In the previous lesson, we discussed solving systems equation by substitution. And in that discussion, we noted that substitution in a way is kind of a limited value. In other words, if one of the coefficients is +1 or -1, than it’s very easy to substitute. But the general case, of course, will be we will have 2 equations and we will have 4 coefficients two for x and two for y and none of them will equal +1 or -1.

And if we try to solve the substitution in that case we are going to be introducing fractions to the equation. We are going to make things unnecessarily hard, again, substitution would work. If you like to fight your way through fractions, you could find the answer that way. But I think you’ll find that this method, this second method we’re gonna discuss is much easier.

The Elimination Method

In this lesson, we will discuss this method called elimination. So the elimination method, first and easy example. Pause the video and think about how you would solve this and then we’ll talk about it.

Okay, notice we are always allowed to add two equations. We can add an equation to an equation, that’s perfectly allowed.

Notice that we added these two equations, the +3y and the -3y would cancel. We would eliminate the 3ys. So this is a very easy example. We’re going to add these two equations. When we add, 7x + 2x = 9x. Positive 3y + (-3y) cancels, that gives us 0.

And 5 plus 13 gives us 18. So the sum of those two equations is the equation 9x = 18. Well, that’s very easy to solve. Divide by 9 and I get x = 2. Now we can plug that value into either equation and solve for y. Let’s plug into the second equation that looks a little friendlier.

Plug in x = 2, so we get 4- 3y = 13. Subtract 4, divide by- 3 and we get y = (-3). And so x = 2, y =- 3 is the solution to that system. That example was particularly easy because in the system as given, the coefficients of the same variable were equal and opposite in the two equations. So really, that was almost handed to us on a silver platter, that it was so convenient.

Ordinarily, it will not be the case, but we can make it the case. The strategy is to multiply both sides of one equation by one number, and both sides of the other equation by another number. For one of the variables, the two coefficients are equal and opposite, so that when we add they will cancel and you will eliminate that variable. Let’s look at the system we solved in the previous lesson.

Problem from Previous Lesson

So this is a system we solved with substitution and it works well for substitution because we have that one variable x just with a coefficient of 1. We are going to solve the same system now with elimination and we are going to solve it in two different ways.

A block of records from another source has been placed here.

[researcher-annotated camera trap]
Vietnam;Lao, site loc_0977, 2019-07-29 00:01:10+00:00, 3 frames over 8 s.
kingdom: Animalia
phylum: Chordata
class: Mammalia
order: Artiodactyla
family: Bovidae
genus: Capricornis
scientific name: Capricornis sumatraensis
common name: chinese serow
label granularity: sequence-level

So suppose first of all, we want to eliminate x. So the very first step in elimination is we have to choose the variable we want to eliminate.

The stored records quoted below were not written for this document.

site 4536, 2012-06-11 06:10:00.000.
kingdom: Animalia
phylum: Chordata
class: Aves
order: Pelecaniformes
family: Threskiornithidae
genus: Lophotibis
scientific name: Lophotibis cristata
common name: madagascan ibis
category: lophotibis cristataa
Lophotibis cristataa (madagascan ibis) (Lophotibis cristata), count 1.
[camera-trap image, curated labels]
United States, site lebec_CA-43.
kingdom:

We want to eliminate x, what that means is, a very convenient way to do that, would multiply the second equation by -2. So every single part of that second equation gets multiplied by -2 and then we will add the two equations. The -2x the +2x will cancel we will get -y = -7 multiply by -1, we get y = 7 then we could plug in and solve for x.

So that is one way to solve using the elimination method. We could start with those same equations and instead of eliminating x, we could also make the choice to eliminate y and that would be perfectly valid. If we want to eliminate y, then we could multiply the first equation by -2 and the second equation by positive 3. And the goal is to get the y’s to have equal and opposite coefficients.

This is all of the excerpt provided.